Con la consueta cinica ipocrisia da parte di un governo che promuove il fracking e calpesta ogni giorno i diritti delle minoranze, il sottosegretario al Tesoro statunitense Marshall Billingslea, dice che, anziché protestare per questa misura, “bisognerebbe indignarsi per il danno causato all’ambiente e ai popoli indigeni”. L’11 settembre, la Banca Centrale del Regno Unito rifiuta di restituire al Venezuela 14 tonnellate di oro, sottraendo così al paese l’equivalente di 550 milioni di dollari: con l’arrogante movitazione coloniale che un “governo corrotto e narcotrafficante” potrebbe farne un uso improprio.
A dicembre, Maduro denuncia alla stampa internazionale un dettagliato piano, ideato dall’Assessore alla sicurezza USA, John Bolton, per assassinarlo, e mostra campi di addestramento mercenari allestiti in Colombia. Bolton, uno dei falchi del Pentagono, ha promesso più volte di voler cancellare la “troika dei governi dittatoriali di Cuba, Venezuela e Nicaragua”.
Da una parte le forze reazionarie, che cercano di impedire l’assunzione d’incarico di Maduro, il 10 gennaio, dall’altra le forze del potere popolare, che si sono manifestate per tutto l’anno nei vari congressi realizzati da tutti i settori in Venezuela: donne, operai, studenti, giovani, contadini, popoli indigeni… Una maturità dimostrata nel IV Congresso del PSUV, che ha messo al centro il rilancio politico, teorico, ideale della militanza bolivariana, e anche l’organizzazione della solidarietà internazionale.
A concludere l’anno (e in risposta alle critiche di quanti, nel Gran Polo Patriotico temono una deriva moderata del processo bolivariano), è arrivata l’occupazione della fabbrica di pneumatici Goodyear da parte degli operai, accompagnati dal ministro per il Processo sociale del Lavoro, Eduardo Piñate.
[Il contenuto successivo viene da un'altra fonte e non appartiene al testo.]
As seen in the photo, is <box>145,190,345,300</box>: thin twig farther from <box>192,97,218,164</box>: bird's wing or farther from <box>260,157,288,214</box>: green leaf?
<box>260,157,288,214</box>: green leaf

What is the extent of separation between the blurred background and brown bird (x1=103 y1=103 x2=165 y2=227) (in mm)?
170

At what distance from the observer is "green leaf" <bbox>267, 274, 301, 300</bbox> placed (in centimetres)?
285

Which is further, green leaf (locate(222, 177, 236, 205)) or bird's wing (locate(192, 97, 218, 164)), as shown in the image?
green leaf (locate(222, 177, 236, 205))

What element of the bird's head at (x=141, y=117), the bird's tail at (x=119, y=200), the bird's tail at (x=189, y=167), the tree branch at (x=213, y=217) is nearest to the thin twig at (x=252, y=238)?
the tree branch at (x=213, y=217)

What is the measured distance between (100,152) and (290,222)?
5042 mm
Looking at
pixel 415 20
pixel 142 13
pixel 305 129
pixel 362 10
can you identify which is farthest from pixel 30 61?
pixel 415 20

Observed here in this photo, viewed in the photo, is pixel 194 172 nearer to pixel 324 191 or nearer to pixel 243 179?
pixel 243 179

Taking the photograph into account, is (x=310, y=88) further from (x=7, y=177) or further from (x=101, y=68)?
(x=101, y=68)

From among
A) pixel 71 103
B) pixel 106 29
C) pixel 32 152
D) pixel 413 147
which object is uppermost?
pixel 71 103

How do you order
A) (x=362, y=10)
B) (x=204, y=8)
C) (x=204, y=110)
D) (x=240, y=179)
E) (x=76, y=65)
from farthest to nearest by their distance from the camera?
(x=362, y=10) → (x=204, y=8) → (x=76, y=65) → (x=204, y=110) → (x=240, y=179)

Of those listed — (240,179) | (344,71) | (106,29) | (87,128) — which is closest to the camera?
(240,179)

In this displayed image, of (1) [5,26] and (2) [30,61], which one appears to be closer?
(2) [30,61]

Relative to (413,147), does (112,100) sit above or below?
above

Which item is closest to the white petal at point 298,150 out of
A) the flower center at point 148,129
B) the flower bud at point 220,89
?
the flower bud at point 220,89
La multinazionale aveva chiuso la sede di Valencia (nello Stato Carabobo) lo scorso 10 dicembre, ma la vicenda ha avuto un esito opposto a quello che avrebbe avuto in un paese capitalista d’Europa.
Di questo, però, la grande stampa mondiale non darà notizia, così come si è guardata bene dal diffondere una sentenza con la quale, pochi giorni fa, il quotidiano di opposizione El Nacional è stato obbligato a scusarsi con il presidente dell’Assemblea Nacional Constituyente, Diosdado Cabello, ingiustamente calunniato come “narcotrafficante”.
Insieme a Maduro, Cabello è intervenuto al Congreso bolivariano de los pueblos, mostrando quali siano i soggetti che accompagnano e sostengono il processo bolivariano nonostante i suoi inevitabili limiti, gli errori e le stanchezze. “Oggi – ha affermato Diosdado – possiamo dire al mondo che la rivoluzione si rafforza ogni giorno di più nel cuore del popolo”.
Quest’anno, il Venezuela ha raggiunto la meta di 3.000 comunas. E saranno proprio i comuneros che organizzeranno presto un congresso protettivo contro la corruzione e le ingerenze, negli Stati frontalieri di Tachira, Merida, Zulia, Amazonas e Bolivar.